EXCERPTED TEXT:
* * * * *
Acrylic really is a fabulous medium! If you are wondering how to paint with acrylic and if it might be right for you, here are 5 great reasons to give acrylic a place in your studio:
If you are new here, you can also check out my thoughts on how to paint with watercolour. Click here to read why I recommend doing your research and choosing just ONE medium here.
Acrylic How To: Paint
Acrylic can be used a thousand different ways. Use it straight from the tube, thin it with water or add impasto medium to make it really thick. So many options! Working from thin to thick is a good general rule of thumb. It can be helpful to draw your sketch first in pencil or with paint and a brush. If you like drawing with pencil, you can spray it with fixative to keep from smudging the drawing. If the smudge doesn’t matter to you, just start painting!
A tiny spray bottle of water is fantastic for keeping your paint from drying too fast when trying to blend on the canvas. It also helps keep paint moist on your palette while painting. If you need to dry an area quickly, you can use a hair dryer. It can be a huge advantage to control the timing of your painting and not have to wait a day or two for a layer to dry.
Acrylics will dry a little darker in value. This can make matching colour tricky, so always mix a little more than you think you need to ensure you don’t run out and have to try to match your mix. I like to test a colour then blow dry the sample to check the final colour value when I really need to be sure.
* * * * *
STORED DATA:
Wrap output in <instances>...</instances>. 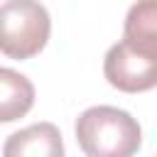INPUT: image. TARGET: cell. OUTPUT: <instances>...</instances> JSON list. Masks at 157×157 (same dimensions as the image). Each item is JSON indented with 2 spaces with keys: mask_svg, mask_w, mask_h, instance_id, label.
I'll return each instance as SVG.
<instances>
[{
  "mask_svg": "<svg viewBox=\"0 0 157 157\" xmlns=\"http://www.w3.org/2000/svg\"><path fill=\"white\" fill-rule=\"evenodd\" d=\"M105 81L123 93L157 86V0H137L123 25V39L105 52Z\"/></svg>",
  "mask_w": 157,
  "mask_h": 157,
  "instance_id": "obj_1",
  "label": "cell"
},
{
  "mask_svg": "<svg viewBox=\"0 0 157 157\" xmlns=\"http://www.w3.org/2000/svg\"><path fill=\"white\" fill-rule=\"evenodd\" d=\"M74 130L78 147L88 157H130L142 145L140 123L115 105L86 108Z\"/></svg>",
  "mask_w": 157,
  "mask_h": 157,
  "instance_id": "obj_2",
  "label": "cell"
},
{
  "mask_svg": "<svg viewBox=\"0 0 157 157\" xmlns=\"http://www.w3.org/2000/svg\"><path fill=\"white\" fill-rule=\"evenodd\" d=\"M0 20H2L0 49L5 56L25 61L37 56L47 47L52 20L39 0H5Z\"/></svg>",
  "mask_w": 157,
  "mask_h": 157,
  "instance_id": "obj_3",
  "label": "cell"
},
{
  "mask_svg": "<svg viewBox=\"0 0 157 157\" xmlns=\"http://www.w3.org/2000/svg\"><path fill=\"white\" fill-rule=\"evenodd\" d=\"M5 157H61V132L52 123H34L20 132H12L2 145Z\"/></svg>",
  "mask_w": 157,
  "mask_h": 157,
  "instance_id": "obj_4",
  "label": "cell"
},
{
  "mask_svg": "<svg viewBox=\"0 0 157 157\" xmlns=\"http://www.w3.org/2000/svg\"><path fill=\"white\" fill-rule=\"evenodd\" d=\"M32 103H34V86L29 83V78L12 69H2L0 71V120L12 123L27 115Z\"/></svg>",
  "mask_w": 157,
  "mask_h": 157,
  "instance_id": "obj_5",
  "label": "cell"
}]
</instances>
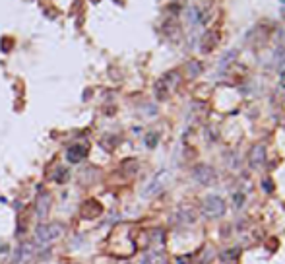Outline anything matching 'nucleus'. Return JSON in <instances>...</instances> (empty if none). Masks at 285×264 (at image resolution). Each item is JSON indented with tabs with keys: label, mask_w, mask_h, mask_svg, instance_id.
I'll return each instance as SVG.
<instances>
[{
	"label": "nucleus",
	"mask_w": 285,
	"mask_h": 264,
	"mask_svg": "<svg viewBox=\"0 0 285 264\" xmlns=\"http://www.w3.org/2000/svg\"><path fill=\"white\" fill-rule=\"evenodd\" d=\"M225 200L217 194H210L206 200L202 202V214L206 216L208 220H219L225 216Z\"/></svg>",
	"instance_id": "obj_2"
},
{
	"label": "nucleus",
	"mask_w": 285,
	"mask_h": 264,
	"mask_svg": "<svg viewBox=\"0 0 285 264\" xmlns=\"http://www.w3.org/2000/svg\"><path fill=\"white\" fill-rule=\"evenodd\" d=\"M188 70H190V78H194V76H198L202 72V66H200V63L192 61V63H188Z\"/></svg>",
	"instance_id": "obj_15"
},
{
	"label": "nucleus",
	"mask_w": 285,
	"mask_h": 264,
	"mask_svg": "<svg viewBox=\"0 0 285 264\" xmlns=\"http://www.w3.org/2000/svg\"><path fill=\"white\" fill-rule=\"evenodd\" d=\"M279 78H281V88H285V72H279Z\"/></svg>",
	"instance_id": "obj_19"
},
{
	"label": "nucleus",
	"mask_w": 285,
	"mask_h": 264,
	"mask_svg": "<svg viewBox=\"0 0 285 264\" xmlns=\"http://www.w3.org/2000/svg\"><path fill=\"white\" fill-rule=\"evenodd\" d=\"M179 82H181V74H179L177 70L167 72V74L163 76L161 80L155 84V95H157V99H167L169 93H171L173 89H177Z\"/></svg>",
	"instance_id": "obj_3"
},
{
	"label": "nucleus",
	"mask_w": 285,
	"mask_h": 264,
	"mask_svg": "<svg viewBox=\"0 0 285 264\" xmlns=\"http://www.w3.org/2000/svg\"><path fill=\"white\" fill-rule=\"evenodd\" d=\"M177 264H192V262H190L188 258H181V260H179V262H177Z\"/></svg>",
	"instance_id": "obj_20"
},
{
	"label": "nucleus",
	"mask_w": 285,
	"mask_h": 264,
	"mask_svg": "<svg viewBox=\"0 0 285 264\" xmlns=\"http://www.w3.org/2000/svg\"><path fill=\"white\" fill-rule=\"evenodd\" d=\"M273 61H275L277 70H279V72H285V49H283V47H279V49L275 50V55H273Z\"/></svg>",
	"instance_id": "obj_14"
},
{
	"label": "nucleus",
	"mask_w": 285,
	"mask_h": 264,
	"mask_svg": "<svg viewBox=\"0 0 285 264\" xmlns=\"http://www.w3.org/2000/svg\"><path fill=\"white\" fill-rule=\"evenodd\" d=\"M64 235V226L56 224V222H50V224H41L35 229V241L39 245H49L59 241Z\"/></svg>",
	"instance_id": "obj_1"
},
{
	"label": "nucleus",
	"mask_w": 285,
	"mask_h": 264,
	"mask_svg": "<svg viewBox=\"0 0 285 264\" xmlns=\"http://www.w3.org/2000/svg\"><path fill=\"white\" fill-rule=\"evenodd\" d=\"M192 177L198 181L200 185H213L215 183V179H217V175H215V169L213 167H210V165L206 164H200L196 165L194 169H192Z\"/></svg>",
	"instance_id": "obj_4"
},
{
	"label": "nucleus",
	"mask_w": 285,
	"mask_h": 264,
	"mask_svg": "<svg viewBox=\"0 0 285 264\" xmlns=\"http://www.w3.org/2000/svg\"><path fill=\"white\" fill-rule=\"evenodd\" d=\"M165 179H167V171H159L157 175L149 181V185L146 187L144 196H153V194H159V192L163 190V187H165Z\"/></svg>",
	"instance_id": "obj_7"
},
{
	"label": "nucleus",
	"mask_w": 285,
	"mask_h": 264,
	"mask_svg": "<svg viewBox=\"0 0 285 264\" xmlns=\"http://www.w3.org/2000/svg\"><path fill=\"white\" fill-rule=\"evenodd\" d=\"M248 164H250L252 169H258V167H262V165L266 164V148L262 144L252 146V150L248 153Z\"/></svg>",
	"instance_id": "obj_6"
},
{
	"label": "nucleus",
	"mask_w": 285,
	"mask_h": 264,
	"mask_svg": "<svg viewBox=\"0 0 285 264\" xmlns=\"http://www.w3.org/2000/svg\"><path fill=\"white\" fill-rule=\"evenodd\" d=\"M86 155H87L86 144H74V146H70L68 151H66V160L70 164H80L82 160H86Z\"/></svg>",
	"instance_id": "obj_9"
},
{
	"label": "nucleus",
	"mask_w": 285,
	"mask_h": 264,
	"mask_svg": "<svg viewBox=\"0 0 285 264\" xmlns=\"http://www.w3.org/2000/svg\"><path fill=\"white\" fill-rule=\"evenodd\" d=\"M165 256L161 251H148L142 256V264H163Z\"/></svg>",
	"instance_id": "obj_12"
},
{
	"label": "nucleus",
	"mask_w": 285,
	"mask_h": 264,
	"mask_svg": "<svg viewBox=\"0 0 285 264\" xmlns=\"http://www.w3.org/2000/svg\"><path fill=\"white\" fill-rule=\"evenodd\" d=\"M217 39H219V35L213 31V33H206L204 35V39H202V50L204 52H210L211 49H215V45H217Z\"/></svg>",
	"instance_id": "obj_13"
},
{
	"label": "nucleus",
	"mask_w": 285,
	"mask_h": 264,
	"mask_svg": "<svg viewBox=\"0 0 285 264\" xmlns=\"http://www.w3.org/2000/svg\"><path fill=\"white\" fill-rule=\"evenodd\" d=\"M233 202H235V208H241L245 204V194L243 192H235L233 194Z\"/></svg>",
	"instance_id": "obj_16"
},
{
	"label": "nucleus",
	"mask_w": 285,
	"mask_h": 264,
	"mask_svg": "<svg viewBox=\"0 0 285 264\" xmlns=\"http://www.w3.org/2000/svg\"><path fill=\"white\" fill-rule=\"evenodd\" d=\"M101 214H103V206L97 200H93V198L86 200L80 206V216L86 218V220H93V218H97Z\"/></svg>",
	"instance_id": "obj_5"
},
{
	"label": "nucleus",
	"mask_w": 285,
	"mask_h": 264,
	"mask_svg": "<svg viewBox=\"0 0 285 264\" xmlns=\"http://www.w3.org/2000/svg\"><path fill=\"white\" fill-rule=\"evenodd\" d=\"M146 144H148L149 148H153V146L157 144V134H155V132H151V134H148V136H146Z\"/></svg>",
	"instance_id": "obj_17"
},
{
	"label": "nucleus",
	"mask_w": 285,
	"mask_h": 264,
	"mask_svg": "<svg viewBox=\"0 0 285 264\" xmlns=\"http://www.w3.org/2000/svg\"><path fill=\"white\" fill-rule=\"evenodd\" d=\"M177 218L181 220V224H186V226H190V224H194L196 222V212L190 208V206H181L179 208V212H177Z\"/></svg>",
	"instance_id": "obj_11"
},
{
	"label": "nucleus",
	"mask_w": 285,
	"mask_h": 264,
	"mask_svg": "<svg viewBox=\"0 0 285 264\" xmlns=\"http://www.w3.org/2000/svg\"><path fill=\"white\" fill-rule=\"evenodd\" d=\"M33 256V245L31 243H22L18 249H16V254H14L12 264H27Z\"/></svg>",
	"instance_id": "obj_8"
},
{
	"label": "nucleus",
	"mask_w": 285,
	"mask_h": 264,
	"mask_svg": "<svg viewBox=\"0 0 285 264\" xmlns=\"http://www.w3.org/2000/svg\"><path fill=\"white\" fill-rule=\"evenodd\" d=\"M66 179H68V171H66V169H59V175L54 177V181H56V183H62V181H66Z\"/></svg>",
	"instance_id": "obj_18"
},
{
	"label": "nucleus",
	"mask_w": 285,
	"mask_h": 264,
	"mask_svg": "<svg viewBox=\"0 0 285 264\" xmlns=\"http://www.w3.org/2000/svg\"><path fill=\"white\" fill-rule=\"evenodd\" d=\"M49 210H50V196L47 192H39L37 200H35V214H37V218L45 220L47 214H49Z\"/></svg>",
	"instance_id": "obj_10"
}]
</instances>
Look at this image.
* * * * *
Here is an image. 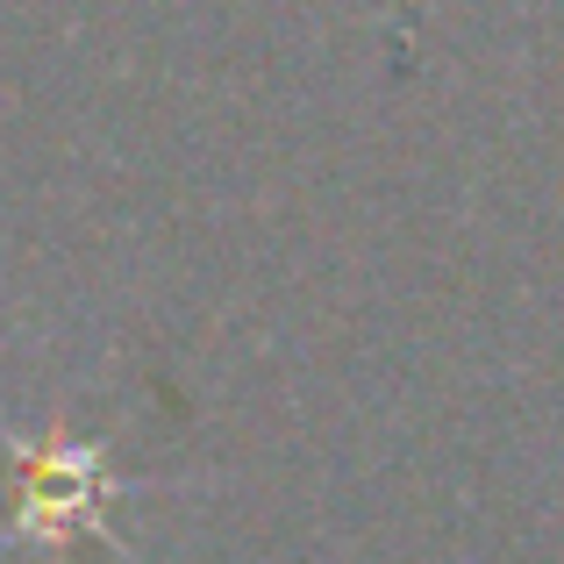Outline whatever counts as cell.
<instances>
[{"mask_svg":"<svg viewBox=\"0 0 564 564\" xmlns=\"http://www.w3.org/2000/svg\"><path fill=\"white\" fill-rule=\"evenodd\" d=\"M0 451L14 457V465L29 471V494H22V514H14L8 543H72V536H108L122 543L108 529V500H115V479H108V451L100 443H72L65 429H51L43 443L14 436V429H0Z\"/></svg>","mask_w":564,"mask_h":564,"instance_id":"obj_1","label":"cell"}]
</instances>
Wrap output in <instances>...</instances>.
* * * * *
Rewrite the acrylic painting text from the words "A tiny spray" through "to be sure.", putting "blow dryer" in place of "hair dryer". The records were taken from a separate source.

COMPLETED EXERCISE:
A tiny spray bottle of water is fantastic for keeping your paint from drying too fast when trying to blend on the canvas. It also helps keep paint moist on your palette while painting. If you need to dry an area quickly, you can use a blow dryer. It can be a huge advantage to control the timing of your painting and not have to wait a day or two for a layer to dry.
Acrylics will dry a little darker in value. This can make matching colour tricky, so always mix a little more than you think you need to ensure you don’t run out and have to try to match your mix. I like to test a colour then blow dry the sample to check the final colour value when I really need to be sure.